Materials provided START

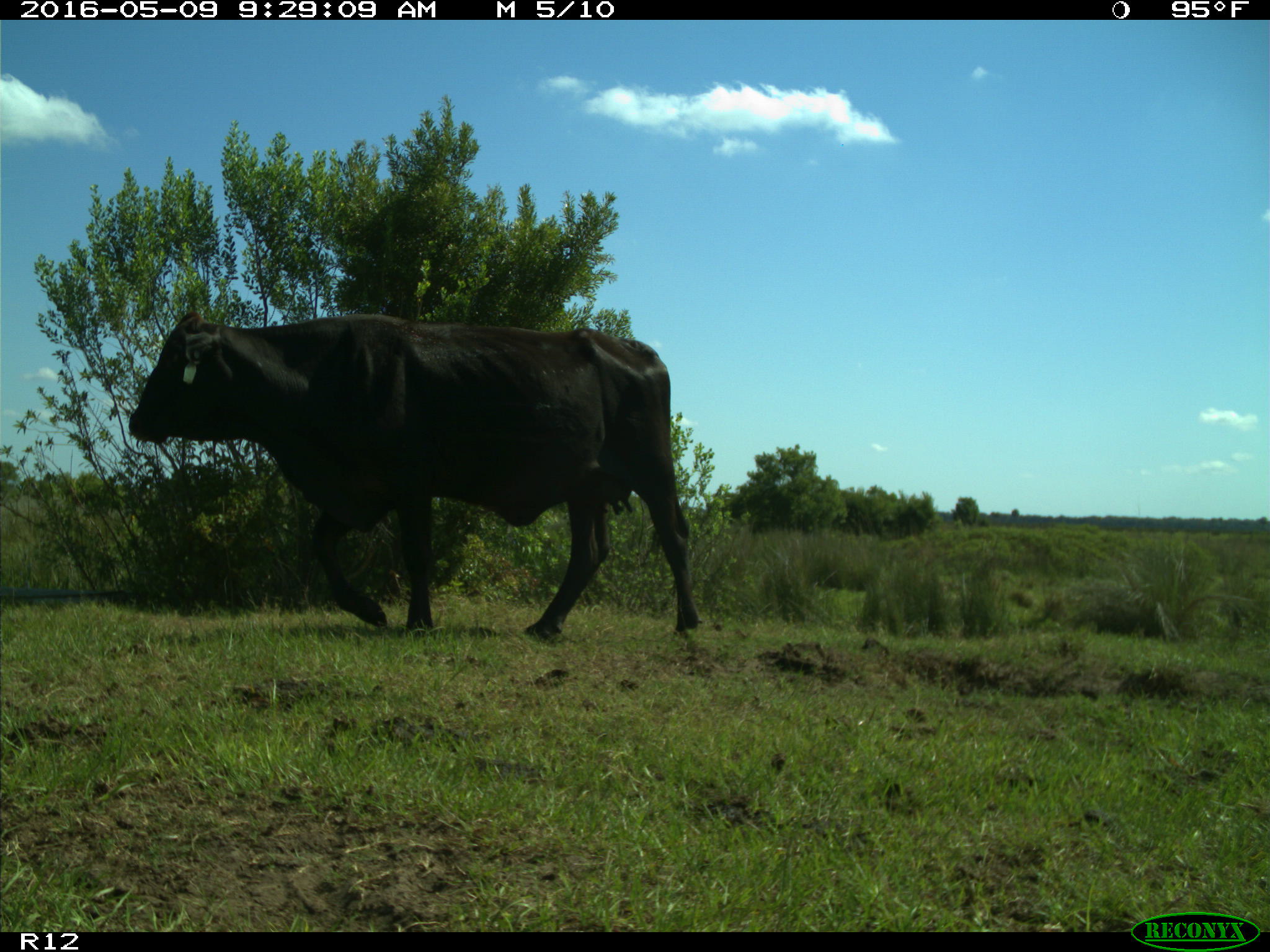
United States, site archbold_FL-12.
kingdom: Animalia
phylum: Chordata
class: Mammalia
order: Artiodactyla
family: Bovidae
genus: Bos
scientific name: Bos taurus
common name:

Materials provided END
Materials provided START

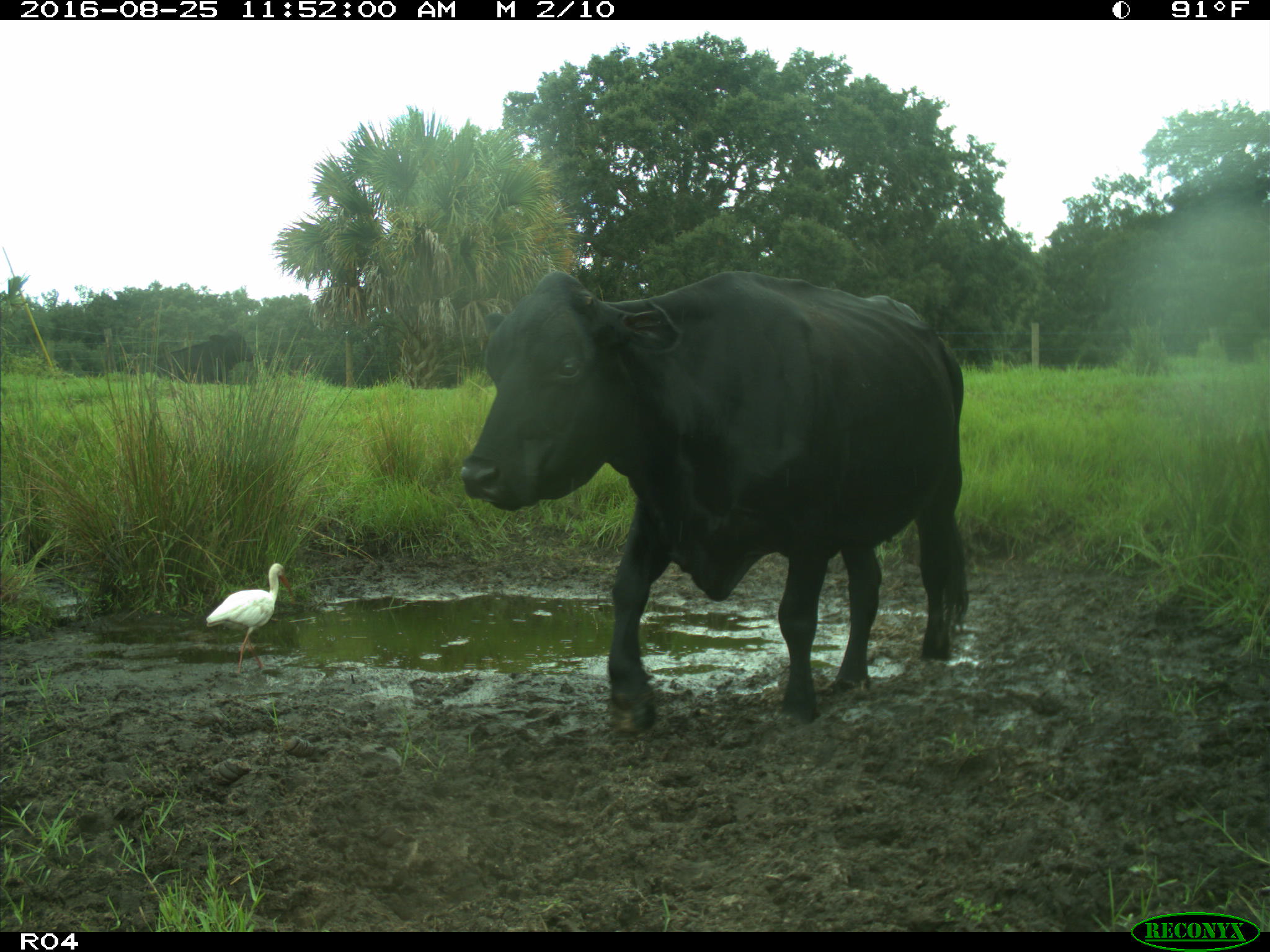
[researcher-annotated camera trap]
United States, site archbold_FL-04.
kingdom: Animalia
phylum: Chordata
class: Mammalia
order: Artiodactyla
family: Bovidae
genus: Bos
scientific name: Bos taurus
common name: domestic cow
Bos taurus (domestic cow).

Materials provided END
Materials provided START

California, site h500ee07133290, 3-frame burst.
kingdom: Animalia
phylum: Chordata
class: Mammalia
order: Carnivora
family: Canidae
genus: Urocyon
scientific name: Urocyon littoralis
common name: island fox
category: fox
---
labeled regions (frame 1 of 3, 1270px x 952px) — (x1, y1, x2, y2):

Materials provided END

§ **How to complete this task**
The required answer is the exact run of lines above starting at the line with "category: fox" and ending at the line with "labeled regions (frame", with both ends present.

§ **Output below**
category: fox
---
labeled regions (frame 1 of 3, 1270px x 952px) — (x1, y1, x2, y2):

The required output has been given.